Glettler: Eine qualitätsvolle Beratung muss immer ergebnisoffen sein. Der Sinn einer Beratung ist doch das Aufzeigen aller möglichen Optionen und die gemeinsame Suche nach Hilfen, um ein Ja zum Leben zu ermöglichen. An dieser Stelle möchte ich mich bei den Beratungseinrichtungen und allen, die Frauen in schwierigen Entscheidungskonflikten professionelle Unterstützung bieten, bedanken. Die Tötung des Ungeborenen ist für keine Frau eine Entscheidung erster Wahl.

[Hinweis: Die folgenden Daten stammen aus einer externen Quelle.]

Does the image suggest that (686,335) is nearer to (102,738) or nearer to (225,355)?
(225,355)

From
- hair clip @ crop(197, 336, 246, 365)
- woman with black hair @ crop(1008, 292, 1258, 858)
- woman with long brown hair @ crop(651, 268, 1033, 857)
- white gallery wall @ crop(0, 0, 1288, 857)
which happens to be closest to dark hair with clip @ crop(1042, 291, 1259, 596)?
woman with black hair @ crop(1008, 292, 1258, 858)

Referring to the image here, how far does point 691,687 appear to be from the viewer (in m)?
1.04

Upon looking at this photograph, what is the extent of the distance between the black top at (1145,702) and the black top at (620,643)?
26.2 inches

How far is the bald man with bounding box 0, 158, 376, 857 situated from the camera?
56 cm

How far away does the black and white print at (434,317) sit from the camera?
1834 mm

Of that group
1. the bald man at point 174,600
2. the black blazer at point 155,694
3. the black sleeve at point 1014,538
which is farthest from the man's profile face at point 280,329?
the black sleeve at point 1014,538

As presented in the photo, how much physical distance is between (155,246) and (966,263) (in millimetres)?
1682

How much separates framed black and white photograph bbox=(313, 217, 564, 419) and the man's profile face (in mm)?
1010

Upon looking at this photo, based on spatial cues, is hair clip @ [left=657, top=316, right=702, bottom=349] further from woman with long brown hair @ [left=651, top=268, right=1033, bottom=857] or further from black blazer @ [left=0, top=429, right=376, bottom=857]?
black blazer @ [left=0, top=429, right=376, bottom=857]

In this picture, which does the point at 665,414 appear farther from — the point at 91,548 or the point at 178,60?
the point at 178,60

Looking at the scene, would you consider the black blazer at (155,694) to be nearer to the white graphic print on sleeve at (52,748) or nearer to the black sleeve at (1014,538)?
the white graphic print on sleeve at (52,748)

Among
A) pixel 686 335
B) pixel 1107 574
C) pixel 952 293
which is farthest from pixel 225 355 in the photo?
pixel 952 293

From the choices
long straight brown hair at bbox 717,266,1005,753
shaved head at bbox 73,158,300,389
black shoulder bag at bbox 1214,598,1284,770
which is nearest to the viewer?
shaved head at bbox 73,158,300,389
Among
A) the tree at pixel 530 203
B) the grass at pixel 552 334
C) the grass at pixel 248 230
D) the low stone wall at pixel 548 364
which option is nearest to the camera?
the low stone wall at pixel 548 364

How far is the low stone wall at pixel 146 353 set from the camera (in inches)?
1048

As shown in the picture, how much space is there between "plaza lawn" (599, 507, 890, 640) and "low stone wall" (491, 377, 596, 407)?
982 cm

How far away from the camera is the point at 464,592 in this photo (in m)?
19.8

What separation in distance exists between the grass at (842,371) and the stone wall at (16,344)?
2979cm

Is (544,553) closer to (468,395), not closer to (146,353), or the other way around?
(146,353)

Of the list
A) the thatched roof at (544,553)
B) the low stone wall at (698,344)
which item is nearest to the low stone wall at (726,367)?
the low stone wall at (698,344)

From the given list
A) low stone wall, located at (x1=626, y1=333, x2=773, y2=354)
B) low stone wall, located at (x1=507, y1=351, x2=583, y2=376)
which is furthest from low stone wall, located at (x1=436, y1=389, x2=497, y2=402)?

Wenn entsprechende Angebote und Unterstützungen fehlen, drängt sich oft die Abtreibung des Kindes als letzter Ausweg auf. Internationale Studien zeigen leider auch, dass es viel häufiger als gedacht einen Druck durch Dritte gibt, insbesondere durch den Kindesvater, der das Kind ablehnt und zur Abtreibung drängt.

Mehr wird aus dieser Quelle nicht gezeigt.